Des silences effacés
Posté par BernartZé le 19 septembre 2016
Pour toute réponse
Je la savais capable de tout.
De tout quitter sur un coup de tête ; elle est partie ailleurs.
Un soir elle m’a dit « J’suis pas bien » ; elle ne parlait jamais ainsi, c’est dire comme elle devait aller mal.
Il a fait particulièrement froid ce soir-là dans sa tête.
J’aimerais pouvoir lui présenter mes excuses pour n’avoir pas compris son mal-être.
Elle avait fini par s’ennuyer ; je crois même que ce sentiment l’avait de tous temps envahie au point de devoir toujours lutter contre ce qu’il pouvait entraîner de malheurs.
Son était inné ; son insatisfaction existentielle l’avait cueillie au berceau.
Elle avait grandi sans même savoir son inclination à la désillusion.
Je me souviens qu’elle aimait beaucoup cette aquarelle dont l’attente muette lui ressemblait peut-être.

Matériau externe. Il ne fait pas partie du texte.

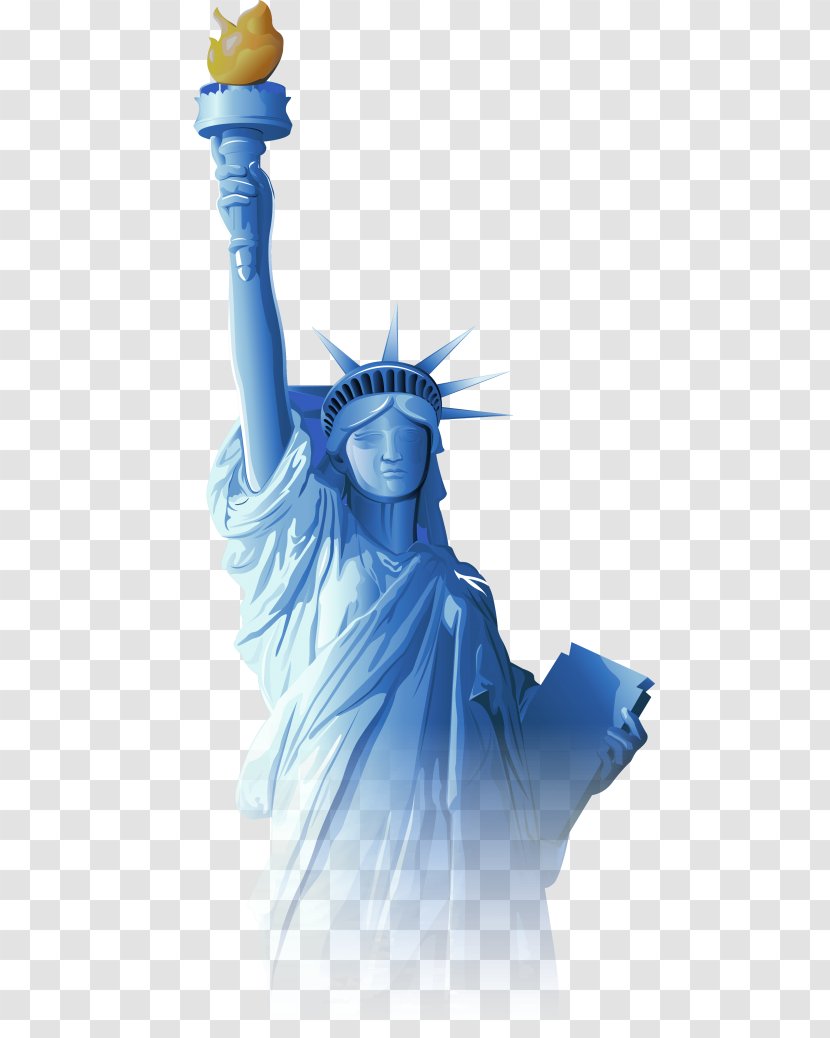 Statue Of Liberty Image Eiffel Tower - Mythical Creature Transparent PNG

Je l’avais même surprise une fois s’abîmant dans la contemplation d’une petite reproduction qu’elle ne cachait plus, l’installant en bonne place sur sa table de nuit.
Elle n’eut pas à répondre à la question que je n’avais pas osé lui poser.
Un matin où je m’étais levé après elle j’ai trouvé son trousseau de clefs sur la table du salon ; j’ai pensé à un oubli.
Elle n’est jamais rentrée n’éprouvant certainement plus le désir de le faire.
Ses clefs abandonnées n’avaient plus de sens pour elle, de même que toutes les affaires qu’elle avait laissées dans les placards et les tiroirs.
Je n’ai jamais su où et peut-être vers qui l’avait conduit son exil.
Des amis bien intentionnés m’avaient dit l’avoir vue en bonne compagnie ; d’autres l’avaient croisée lors d’un week-end à Londres ; quelqu’un l’avait vue de ses yeux vue au bord du Gange en train de faire ses ablutions du matin.
Mais pourquoi tous ces gens voulaient-ils à tout prix faire d’une histoire simple une légende ?
Pensaient-ils ainsi me consoler et répondre à mes interrogations ?
De mon côté j’ai préféré l’imaginer toujours diaphane évanescente dans un paysage à moitié effacé tout en me contentant de son silence pour toute réponse.
Un sentiment demeure teinté d’une once d’amertume.